Winter blizzard leads to high online sales in US
24 Dec 2009
Online retailers on East Coast, US made merry a little before Christmas. A winter blizzard that buried much of the mid-Atlantic between one to two feet of snow last weekend led to higher sales. The final week of online holiday sales reached a new record of $4.8 billion. A 11 per cent increase over 2008, according to new data released by ComScore.
The 2009 season, 1 November to 20 December, saw overall online sales of $25.5 billion, a 4 per cent gain over last year. When the blizzard hit on the final weekend before Christmas, online sales jumped 13 per cent.
"The major snowstorms hitting the Eastern Seaboard over the weekend appear to have given holiday e-commerce an additional boost, resulting in the heaviest online spending week on record at $4.8 billion," ComScore Chairman Gian Fulgoni said in a statement.
Sales and conversion rates were up about 15 per cent over the weekend for apparel and fashion online retailers whose sites are operated by eFashionSolutions, which reported that during the period of the storm, a lot of people were converting, not just browsing.
Targeting customers trapped in their homes with weather-specific ad copy boosted sales even further, according to Internet Retailer.

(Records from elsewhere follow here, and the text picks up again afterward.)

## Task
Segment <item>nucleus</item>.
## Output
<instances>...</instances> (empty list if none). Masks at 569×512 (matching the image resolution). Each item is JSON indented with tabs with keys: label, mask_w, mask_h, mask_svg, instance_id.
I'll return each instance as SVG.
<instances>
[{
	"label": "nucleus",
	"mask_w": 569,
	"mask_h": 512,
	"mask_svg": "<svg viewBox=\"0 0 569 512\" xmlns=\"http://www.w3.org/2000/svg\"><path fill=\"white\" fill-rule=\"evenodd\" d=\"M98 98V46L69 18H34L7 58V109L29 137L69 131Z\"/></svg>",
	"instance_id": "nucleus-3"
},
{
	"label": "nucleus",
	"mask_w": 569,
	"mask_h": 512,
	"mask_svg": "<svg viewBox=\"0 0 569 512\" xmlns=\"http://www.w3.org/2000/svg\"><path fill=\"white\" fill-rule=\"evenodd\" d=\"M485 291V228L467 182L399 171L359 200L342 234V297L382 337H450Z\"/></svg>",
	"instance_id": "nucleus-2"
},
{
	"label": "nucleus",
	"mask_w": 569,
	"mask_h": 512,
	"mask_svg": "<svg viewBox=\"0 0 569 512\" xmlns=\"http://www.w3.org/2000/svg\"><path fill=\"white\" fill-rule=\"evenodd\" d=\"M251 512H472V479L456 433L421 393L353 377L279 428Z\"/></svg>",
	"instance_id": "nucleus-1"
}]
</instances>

PM Digital placed ads for its clients on weather-related sites on the Google Content Network, such as Weather.com or the weather pages of newspaper sites, and targeted consumers searching for terms like "blizzard" and "northeastern snowstorm."
"Mother Nature was very unkind to retailers on Saturday as the year-over-year sales decline was the largest we've seen since we began reporting this number in 2002," ShopperTrak co-founder Bill Martin said in a statement.
The ComScore data shows that even during -- or perhaps because of -- the recession, consumers continue to increase their online holiday shopping. Last weekend's storm seems to have provided the final boost for the online numbers.